I still need some good mood stabilizers! It's been quite a few years since I've been this emotional. I go from feeling happy to hopeless within a few minutes sometimes. I feel very alienated and estranged from the old me. I wish that I could just relax and enjoy what I know is this very special time. Unfortunately, there is too much to do and not enough hours in the day. I'm still not sleeping well and am still feeling like a zombie for much of the day. I guess I'm getting tired of making all the decisions. It's funny how everyone looks to the bride for the decision-making, and I am tired of having that responsibility.

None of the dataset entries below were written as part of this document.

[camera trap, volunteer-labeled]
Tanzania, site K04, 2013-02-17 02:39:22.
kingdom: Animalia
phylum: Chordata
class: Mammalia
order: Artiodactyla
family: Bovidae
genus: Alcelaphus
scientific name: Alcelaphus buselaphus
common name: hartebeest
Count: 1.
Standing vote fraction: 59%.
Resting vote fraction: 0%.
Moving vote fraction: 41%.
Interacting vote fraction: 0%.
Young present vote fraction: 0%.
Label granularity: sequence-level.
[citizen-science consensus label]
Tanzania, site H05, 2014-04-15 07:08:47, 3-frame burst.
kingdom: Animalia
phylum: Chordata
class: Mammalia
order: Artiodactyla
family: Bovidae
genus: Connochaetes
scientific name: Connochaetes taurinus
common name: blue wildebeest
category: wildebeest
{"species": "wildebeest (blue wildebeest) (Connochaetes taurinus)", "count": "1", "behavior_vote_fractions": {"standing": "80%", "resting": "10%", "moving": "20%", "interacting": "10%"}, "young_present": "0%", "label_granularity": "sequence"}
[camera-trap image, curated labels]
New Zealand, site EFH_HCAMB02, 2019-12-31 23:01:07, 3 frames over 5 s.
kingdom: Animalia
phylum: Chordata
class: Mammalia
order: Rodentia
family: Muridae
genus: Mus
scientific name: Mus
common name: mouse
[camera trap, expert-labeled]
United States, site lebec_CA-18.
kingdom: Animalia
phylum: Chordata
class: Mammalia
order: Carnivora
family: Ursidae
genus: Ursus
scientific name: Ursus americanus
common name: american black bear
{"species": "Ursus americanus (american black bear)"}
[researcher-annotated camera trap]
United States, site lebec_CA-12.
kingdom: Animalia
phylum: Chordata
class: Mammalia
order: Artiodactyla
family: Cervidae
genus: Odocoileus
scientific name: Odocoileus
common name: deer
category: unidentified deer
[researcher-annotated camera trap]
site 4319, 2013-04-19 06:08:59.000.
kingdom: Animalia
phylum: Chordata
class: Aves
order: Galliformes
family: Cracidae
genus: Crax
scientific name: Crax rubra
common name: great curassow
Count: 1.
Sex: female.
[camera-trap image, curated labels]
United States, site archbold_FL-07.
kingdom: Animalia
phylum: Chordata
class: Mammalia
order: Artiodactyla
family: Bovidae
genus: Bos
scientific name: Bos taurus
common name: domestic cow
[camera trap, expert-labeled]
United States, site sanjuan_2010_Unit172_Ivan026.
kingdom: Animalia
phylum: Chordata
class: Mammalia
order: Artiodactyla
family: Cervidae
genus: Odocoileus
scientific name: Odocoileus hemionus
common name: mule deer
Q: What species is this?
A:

I know, I know. Cry me a river, right? I think I would be much more positive if I were sleeping better. It's amazing what a good night's sleep will do for one's attitude. Tomorrow I fully intend on at least acting happier and looking fresh. It's my work shower, and we're having a taco bar, along with ice cream, cookies, etc. Roy is even coming to meet the whole department. I'm excited. The pre-wedding parties make it all worthwhile. I mean, they make me remember what this is all about. It's so easy to get bogged down in the details. I do think that details are important, especially with an event like a wedding. A wedding should reflect the couple and their values, not be some cookie-cutter mold. I have obsessively tried to make this wedding reflect us, and I get frustrated when others don't cooperate. I shouldn't stress out over things I can't control, but right now, I still do have a measure of control. Once the wedding day gets here, it's out of my hands.
Speaking of that, I feel both extremely ready for the day to be here and at the same time I feel like I need more time. It is a strange, ambivalent road I'm on.